• **Text**
####################

Finally, a few necessary words about the style: although the book is organized in a clear structure, the argument is not developed in a linear manner, but somewhat fragmentary. Or, better yet, the text is offered as a net of arguments and claims that connect in a series of different arrangements, with conclusions scattered around the text rather than being offered in the book’s closure. However, if for this reason Zupančič’s writing occasionally comes out as evasive, this is most likely because the very topics she engages with (the Real, unconscious, non-relation, sex as contradiction) are at least somewhat evasive themselves. Moreover, and as I already stated, the answer to the very question that drives this book – What is Sex? – is destined to remain fundamentally evasive. In this sense, not only does her writing faithfully mirror her argument, but it actually offers the only consistent, or (if we accept the fundamental premise of this book), even the only possible way to write about sex. This is not to say that her complex theoretical argument comes in an abstract, broad-brush way; on the contrary, it is offered in a very meticulous manner, often accompanied by vivid examples. Yet, there always seems to be something left unsaid about sex, something vibrating in the text but never fully coming to the fore. This might frustrate some readers, or it might convince them, once more, that there really is something deeply contradictory, or even something fundamentally irresolvable about sex. This is, finally, also the point from which I would like to defend the potential ambiguity of this review. My attempt was to critically summarize Zupančič’s argument, and my success is at least partly conditioned by the evasiveness of the topics served.
[1] For example: “The Psychoanalytic Wager and the Democratization of Transgenderism” in The Ethics of the Analytic Treatment, Formations Cliniques du Champ Lacanien, Research Group Lacan in English, Paris: Documents des Formations du Champ Lacanien, 2007.
“The Transsexual Body Written: Writing as Sinthome” in The Literary Lacan, edited by Santanu Biswas, pp.259-290. Seagull Books: London, New York and, Calcutta and Chicago University Press, 2013.

####################

• **The data**
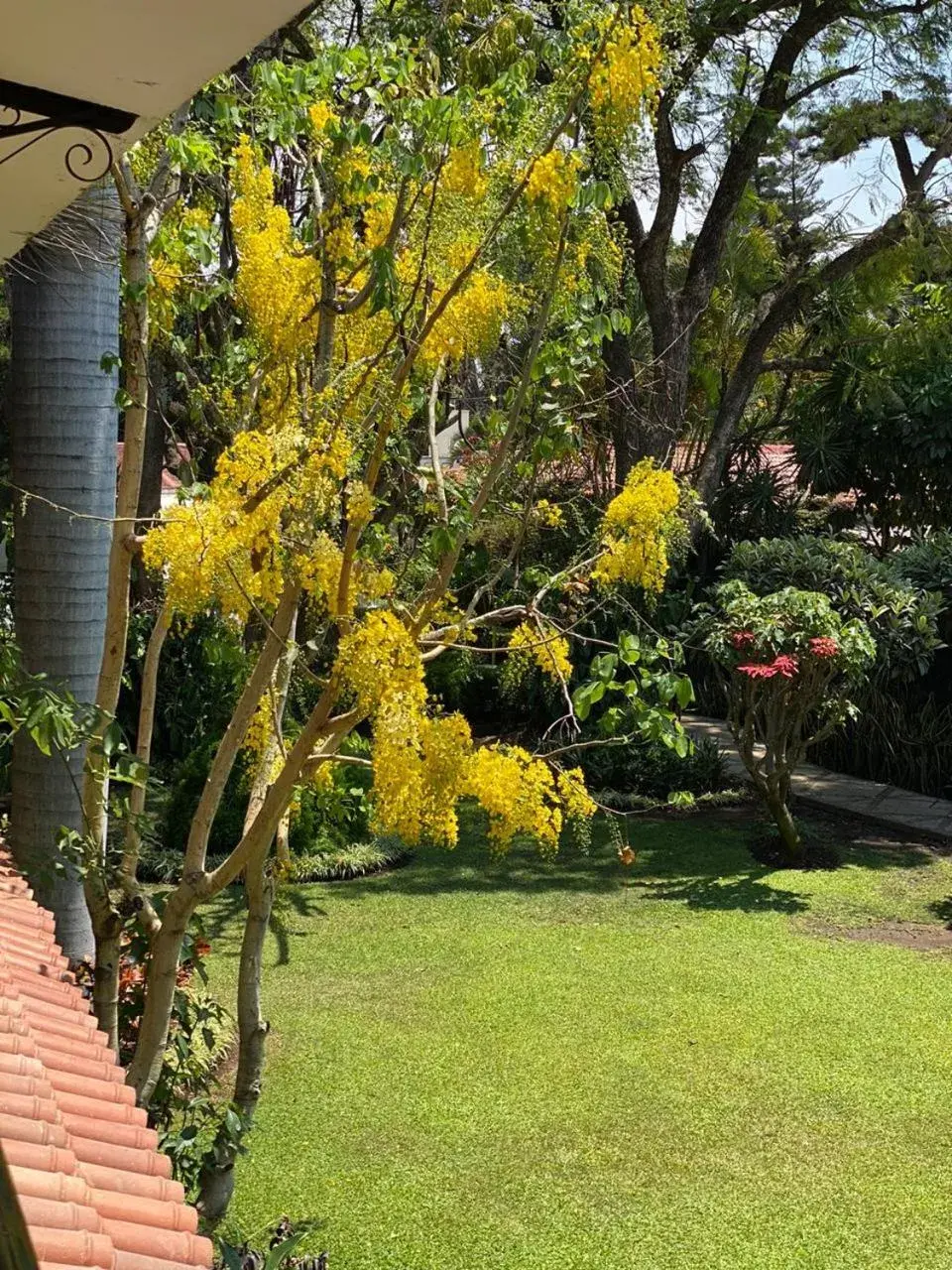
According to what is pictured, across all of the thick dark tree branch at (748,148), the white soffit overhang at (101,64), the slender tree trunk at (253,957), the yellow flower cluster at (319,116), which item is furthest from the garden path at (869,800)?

####################

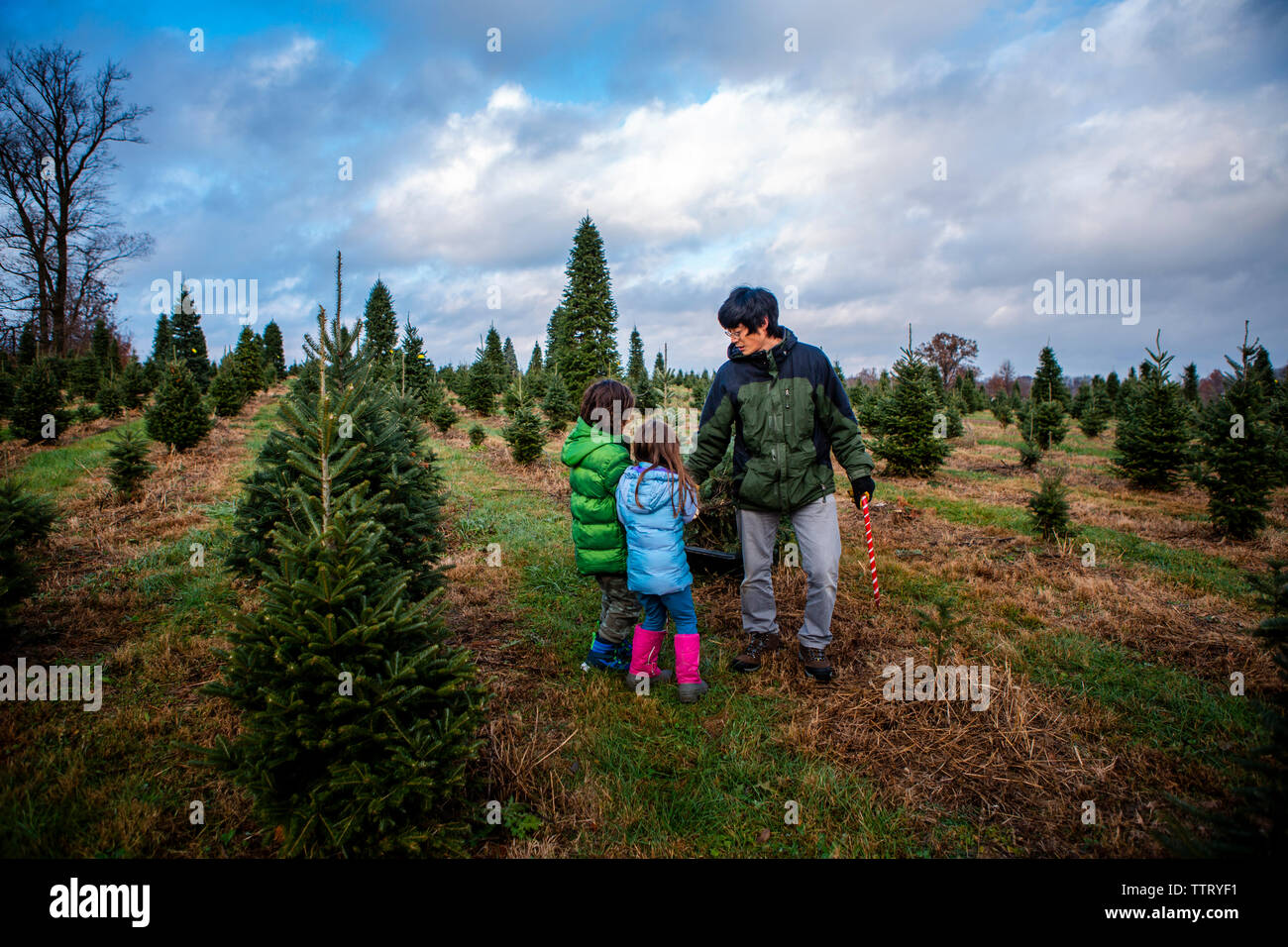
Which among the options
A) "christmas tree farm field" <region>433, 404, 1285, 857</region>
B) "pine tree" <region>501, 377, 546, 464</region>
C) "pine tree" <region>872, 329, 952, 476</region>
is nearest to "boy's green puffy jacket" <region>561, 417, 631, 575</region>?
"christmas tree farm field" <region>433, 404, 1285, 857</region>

####################

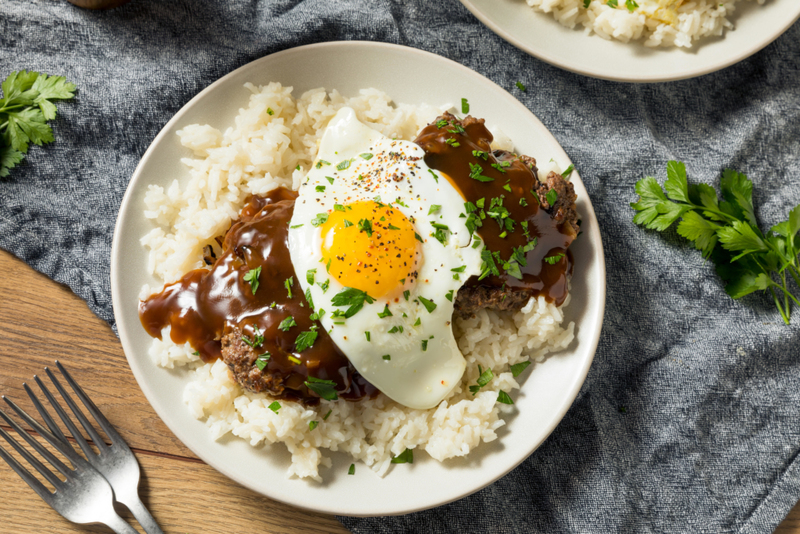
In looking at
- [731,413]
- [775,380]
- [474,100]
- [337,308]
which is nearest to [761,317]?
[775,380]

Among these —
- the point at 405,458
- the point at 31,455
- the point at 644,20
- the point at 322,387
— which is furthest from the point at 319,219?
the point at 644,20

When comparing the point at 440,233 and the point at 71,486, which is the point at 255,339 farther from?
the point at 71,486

####################

• **What to work on**
According to the review, where does Zupančič's book place its conclusions? The material has no connection to the review.

• **Your response**
They are scattered around the text rather than offered in the book's closure.